Children’s rights ombudsman says Opponents of U.S. adoption ban want to continue selling Russian orphans

Russian Orphanage file photo

(Interfax – January 15, 2013)

The impossibility to continue funding pseudo-human rights organizations was the true reason behind last weekend’s protests against the so-called Dima Yakovlev law in Russia, the country’s ombudsman for children’s rights Pavel Astakhov said.

“The protests are not  not against the fact that they [orphans] are allegedly doomed to some sort of existence or even death here,” he said during a trip to Kemedovo on Tuesday. “These protests are against the impossibility of funding these pseudo-human rights organizations at someone else’s expense.
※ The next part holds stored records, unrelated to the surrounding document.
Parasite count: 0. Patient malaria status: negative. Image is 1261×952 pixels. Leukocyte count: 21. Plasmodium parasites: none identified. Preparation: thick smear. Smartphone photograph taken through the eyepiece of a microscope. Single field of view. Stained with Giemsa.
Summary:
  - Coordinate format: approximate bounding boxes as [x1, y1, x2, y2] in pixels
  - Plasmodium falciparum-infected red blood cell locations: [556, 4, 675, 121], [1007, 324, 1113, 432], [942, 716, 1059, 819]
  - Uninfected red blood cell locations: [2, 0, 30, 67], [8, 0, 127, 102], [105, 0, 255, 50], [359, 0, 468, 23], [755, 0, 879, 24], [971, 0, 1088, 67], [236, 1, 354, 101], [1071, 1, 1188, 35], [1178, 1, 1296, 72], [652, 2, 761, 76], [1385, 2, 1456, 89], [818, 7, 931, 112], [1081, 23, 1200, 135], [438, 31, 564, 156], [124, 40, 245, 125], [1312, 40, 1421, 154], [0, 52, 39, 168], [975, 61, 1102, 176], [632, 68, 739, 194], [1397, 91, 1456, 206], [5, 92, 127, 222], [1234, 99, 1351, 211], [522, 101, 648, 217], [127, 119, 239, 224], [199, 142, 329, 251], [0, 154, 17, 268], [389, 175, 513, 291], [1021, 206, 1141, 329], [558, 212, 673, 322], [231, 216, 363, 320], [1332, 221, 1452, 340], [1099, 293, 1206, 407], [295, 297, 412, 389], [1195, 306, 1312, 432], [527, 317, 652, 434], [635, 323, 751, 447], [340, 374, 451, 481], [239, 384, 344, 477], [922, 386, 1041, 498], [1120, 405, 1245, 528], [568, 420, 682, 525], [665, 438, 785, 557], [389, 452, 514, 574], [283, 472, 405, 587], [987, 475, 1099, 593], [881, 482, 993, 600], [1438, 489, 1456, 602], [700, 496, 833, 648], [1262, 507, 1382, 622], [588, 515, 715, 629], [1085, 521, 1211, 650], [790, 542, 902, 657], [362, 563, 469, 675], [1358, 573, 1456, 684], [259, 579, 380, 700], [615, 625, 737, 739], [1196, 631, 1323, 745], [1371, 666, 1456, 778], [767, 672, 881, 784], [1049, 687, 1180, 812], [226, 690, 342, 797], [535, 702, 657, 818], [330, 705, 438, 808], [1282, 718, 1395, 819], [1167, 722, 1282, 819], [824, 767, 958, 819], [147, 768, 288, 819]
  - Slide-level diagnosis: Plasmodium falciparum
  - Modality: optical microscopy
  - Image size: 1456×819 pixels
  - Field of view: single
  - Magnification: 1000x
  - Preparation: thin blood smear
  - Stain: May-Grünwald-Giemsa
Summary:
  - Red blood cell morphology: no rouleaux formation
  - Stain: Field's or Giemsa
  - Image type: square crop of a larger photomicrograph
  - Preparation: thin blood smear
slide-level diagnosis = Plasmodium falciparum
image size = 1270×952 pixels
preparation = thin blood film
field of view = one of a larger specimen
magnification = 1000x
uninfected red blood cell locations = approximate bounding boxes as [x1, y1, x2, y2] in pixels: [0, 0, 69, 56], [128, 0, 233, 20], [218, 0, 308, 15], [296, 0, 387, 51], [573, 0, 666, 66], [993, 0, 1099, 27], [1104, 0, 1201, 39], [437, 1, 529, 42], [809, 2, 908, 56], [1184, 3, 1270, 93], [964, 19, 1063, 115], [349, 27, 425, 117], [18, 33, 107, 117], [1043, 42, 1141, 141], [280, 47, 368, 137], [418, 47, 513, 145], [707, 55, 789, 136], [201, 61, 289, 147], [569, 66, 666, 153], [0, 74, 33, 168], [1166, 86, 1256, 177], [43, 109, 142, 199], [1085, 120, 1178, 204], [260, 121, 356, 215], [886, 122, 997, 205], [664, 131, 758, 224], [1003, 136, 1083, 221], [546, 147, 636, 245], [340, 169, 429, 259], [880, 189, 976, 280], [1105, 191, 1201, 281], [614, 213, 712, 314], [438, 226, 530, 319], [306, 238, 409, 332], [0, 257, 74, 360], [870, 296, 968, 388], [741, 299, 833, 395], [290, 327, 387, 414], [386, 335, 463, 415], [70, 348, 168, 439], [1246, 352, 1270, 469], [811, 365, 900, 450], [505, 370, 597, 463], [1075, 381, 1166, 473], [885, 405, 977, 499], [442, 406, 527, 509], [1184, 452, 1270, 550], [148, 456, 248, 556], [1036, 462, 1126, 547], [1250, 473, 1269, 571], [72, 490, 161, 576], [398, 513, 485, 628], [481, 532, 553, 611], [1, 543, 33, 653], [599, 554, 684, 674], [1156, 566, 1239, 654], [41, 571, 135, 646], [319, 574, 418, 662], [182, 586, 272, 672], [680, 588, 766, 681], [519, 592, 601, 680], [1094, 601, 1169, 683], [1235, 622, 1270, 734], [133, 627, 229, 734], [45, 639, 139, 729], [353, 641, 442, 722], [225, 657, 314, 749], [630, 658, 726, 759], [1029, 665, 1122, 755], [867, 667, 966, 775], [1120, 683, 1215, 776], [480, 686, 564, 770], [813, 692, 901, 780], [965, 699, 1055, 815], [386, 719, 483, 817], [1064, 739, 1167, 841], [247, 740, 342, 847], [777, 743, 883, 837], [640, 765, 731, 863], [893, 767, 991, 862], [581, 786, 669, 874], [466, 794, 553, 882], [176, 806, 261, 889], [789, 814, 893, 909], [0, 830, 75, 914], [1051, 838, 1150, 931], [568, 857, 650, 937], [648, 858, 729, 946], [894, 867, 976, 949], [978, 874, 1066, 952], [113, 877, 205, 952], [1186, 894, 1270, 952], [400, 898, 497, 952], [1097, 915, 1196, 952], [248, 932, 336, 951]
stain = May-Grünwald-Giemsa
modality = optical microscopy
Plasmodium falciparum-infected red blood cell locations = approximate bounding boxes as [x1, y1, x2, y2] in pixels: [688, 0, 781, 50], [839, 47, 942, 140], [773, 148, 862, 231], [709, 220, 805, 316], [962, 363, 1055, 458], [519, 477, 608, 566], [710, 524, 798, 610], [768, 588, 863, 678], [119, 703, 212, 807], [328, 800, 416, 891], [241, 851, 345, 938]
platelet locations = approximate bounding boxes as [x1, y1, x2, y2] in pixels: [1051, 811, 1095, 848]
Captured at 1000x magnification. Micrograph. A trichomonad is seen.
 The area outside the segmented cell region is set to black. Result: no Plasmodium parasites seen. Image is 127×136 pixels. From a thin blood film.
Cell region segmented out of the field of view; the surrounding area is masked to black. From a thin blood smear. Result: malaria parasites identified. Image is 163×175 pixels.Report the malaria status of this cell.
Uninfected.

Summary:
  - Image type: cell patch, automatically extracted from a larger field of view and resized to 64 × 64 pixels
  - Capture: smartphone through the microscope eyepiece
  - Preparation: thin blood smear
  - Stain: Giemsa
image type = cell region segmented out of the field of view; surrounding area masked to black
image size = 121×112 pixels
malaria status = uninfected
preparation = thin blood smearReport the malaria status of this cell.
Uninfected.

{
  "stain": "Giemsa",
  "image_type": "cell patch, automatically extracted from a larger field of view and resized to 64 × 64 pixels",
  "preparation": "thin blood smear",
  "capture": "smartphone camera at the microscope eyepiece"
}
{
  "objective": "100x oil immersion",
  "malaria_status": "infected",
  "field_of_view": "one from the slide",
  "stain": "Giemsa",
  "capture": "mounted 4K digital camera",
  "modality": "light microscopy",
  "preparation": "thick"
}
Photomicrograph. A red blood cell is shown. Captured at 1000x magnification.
All foreign foundations, all foreign agencies have closed their accounts.”

“This resistance has emerged among those who do not want to tackle these problems, but want to see humiliated Russia and want us to continue selling our children,” he said.

As many as 105,000 children live in orphanages in Russia today, which is “an unacceptably large number,” Astakhov said.

There are 1,000 legally capable people per each such child, the official said, calling on Russian families to adopt orphans.

“As we play this “American roulette”, we do not know what will happen to this child, even it is a child with disabilities – whether they will become another Jessica Long, a Paralymic champion, or another Ksenia Antolova from Kemerovo, who was abused by her adoptive American father,” Astakhov said.